Vaudemont fell into an uneasy reverie: he could not divine exactly why he should be alarmed; but he was alarmed at Lilburne being in the neighbourhood of H----. It was the foot of the profane violating the sanctuary. An undefined thrill shot through him, as his mind coupled together the associations of Lilburne and Fanny; but there was no ground for forebodings. Fanny did not stir out alone. An adventure, too--pooh! Lord Lilburne must be awaiting a willing and voluntary appointment, most probably from some one of the fair but decorous frailties of London. Lord Lilburne's more recent conquests were said to be among those of his own rank; suburbs are useful for such assignations. Any other thought was too horrible to be contemplated. He glanced to the clock; it was three in the morning. He would go to H---- early, even before he sought out Mr. William Smith. With that resolution, and even his hardy frame worn out by the excitement of the day, he threw himself on his bed and fell asleep.

He did not wake till near nine, and had just dressed, and hurried over his abstemious breakfast, when the servant of the house came to tell him that an old woman, apparently in great agitation, wished to see him. His head was still full of witnesses and lawsuits; and he was vaguely expecting some visitor connected with his primary objects, when Sarah broke into the room. She cast a hurried, suspicious look round her, and then throwing herself on her knees to him, "Oh!" she cried, "if you have taken that poor young thing away, God forgive you. Let her come back again. It shall be all hushed up. Don't ruin her! don't, that's a dear good gentleman!"

"Speak plainly, woman--what do you mean?" cried Philip, turning pale.

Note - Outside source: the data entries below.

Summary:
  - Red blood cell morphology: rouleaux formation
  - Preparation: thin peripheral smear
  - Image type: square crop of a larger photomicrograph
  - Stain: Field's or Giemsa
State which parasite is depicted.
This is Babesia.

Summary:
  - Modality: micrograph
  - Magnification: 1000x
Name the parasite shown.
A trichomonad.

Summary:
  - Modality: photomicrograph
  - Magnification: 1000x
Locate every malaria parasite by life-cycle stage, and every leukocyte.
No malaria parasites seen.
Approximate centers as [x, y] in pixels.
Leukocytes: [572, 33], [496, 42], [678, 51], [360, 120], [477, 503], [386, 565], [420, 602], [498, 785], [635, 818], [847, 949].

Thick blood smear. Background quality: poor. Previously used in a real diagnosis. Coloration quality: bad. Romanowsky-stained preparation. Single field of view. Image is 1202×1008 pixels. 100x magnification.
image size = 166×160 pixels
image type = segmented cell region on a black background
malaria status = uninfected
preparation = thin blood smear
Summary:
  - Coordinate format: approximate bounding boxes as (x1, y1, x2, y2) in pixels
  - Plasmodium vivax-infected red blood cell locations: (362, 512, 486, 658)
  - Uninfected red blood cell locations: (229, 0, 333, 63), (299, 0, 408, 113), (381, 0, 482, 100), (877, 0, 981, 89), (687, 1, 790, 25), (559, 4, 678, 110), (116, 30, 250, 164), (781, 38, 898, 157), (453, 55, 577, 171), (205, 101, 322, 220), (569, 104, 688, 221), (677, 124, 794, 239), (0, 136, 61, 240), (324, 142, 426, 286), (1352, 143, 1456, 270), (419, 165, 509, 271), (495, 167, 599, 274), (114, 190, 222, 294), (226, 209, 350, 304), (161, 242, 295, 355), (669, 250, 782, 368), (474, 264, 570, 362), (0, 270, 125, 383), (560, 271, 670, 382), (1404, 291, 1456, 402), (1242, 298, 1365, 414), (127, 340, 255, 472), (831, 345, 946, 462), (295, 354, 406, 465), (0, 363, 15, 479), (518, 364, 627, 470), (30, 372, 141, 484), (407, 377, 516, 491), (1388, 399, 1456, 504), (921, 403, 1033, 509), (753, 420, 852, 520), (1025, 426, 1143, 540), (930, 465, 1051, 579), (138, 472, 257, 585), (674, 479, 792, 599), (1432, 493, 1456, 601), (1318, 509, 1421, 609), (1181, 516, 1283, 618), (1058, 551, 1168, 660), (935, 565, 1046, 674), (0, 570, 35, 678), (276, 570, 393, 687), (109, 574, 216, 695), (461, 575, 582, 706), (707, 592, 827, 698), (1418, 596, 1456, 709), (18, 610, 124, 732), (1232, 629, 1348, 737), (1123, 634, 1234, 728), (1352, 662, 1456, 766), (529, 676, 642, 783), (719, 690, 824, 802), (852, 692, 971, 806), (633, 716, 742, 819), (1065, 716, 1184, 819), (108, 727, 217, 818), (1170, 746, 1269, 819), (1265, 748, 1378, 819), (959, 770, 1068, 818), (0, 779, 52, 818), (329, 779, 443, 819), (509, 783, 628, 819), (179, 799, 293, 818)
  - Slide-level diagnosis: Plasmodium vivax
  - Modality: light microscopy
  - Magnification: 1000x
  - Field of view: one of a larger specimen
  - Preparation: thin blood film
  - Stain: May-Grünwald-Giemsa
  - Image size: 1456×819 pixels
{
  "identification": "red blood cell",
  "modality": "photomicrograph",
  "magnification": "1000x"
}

A very few words sufficed for an explanation: Fanny's disappearance the previous night; the alarm of Sarah at her non-return; the apathy of old Simon, who did not comprehend what had happened, and quietly went to bed; the search Sarah had made during half the night; the intelligence she had picked up, that the policeman, going his rounds, had heard a female shriek near the school; but that all he could perceive through the mist was a carriage driving rapidly past him; Sarah's suspicions of Vaudemont confirmed in the morning, when, entering Fanny's room, she perceived the poor girl's unfinished letter with his own, the clue to his address that the letter gave her; all this, ere she well understood what she herself was talking about,--Vaudemont's alarm seized, and the reflection of a moment construed: the carriage; Lilburne seen lurking in the neighbourhood the previous day; the former attempt;--all flashed on him with an intolerable glare. While Sarah was yet speaking, he rushed from the house, he flew to Lord Lilburne's in Park Lane; he composed his manner, he inquired calmly. His lordship had slept from home; he was, they believed, at Fernside: Fernside! H---- was on the direct way to that villa. Scarcely ten minutes had elapsed since he heard the story ere he was on the road, with such speed as the promise of a guinea a mile could extract from the spurs of a young post-boy applied to the flanks of London post-horses.